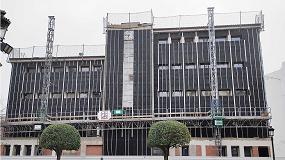 Foto de Fachada ventilada de Ursa en la transformación de un colegio a biblioteca municipal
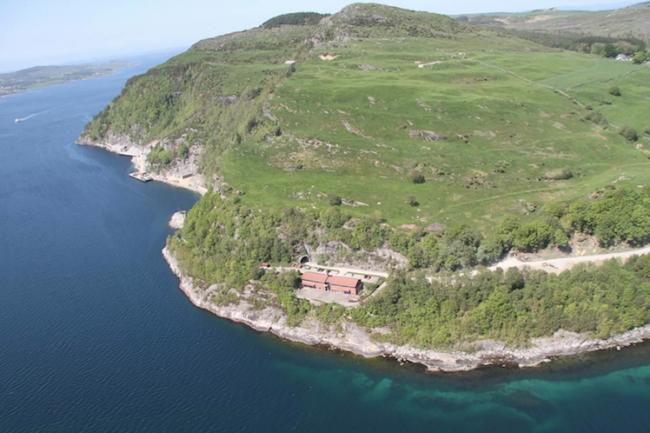 Installé sur l'Ile de Rennesoy, le datacenter de Green Mountain recycle les galeries d'une ancienne base de l'Otan. (crédit Green Mountain).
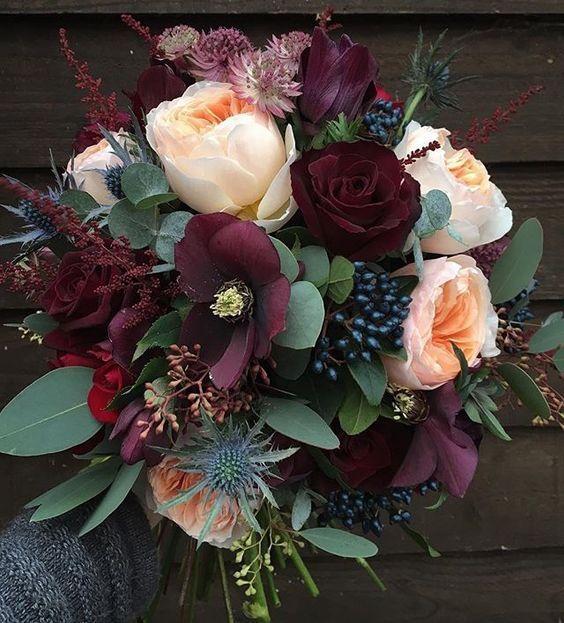 Букеты в корзине из живых цветов фото (17)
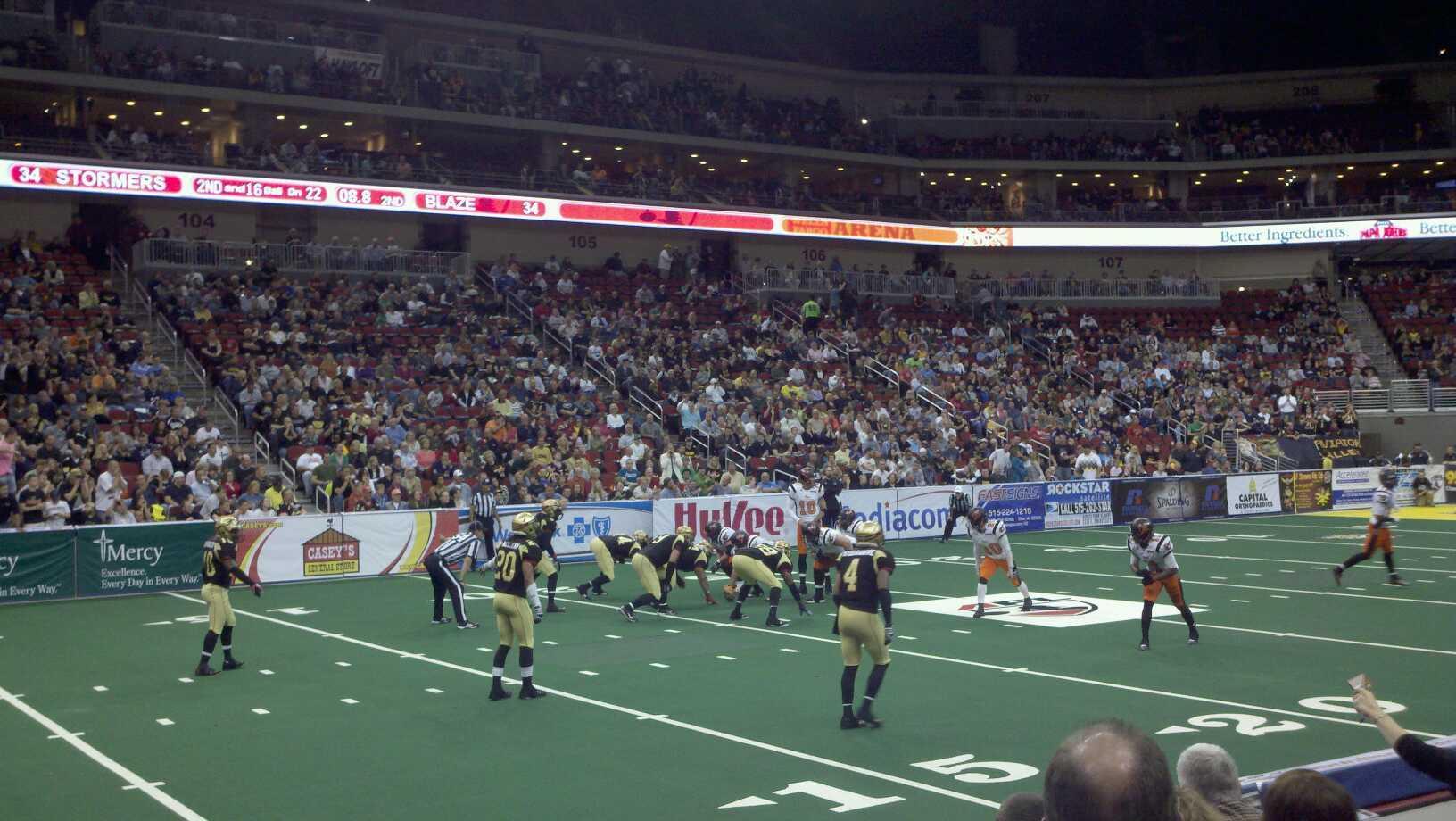 Wells Fargo Arena Secção 118 Fila e Lugar 2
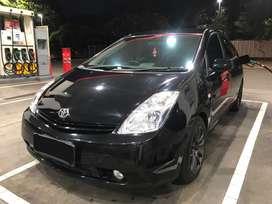 Toyota Prius Hybrid 2nd gen hatchback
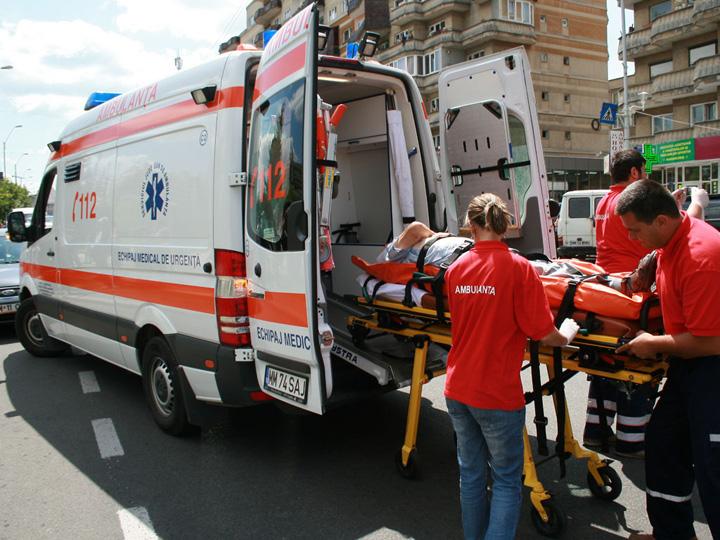 ambulanta Cum se face medicina: urgentele grave sa moara acasa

**Task details**
What is needed here is an exact transcription of every record above, with images excluded.

**Final answer**
 Foto de Fachada ventilada de Ursa en la transformación de un colegio a biblioteca municipal
 Installé sur l'Ile de Rennesoy, le datacenter de Green Mountain recycle les galeries d'une ancienne base de l'Otan. (crédit Green Mountain).
 Букеты в корзине из живых цветов фото (17)
 Wells Fargo Arena Secção 118 Fila e Lugar 2
 Toyota Prius Hybrid 2nd gen hatchback
 ambulanta Cum se face medicina: urgentele grave sa moara acasa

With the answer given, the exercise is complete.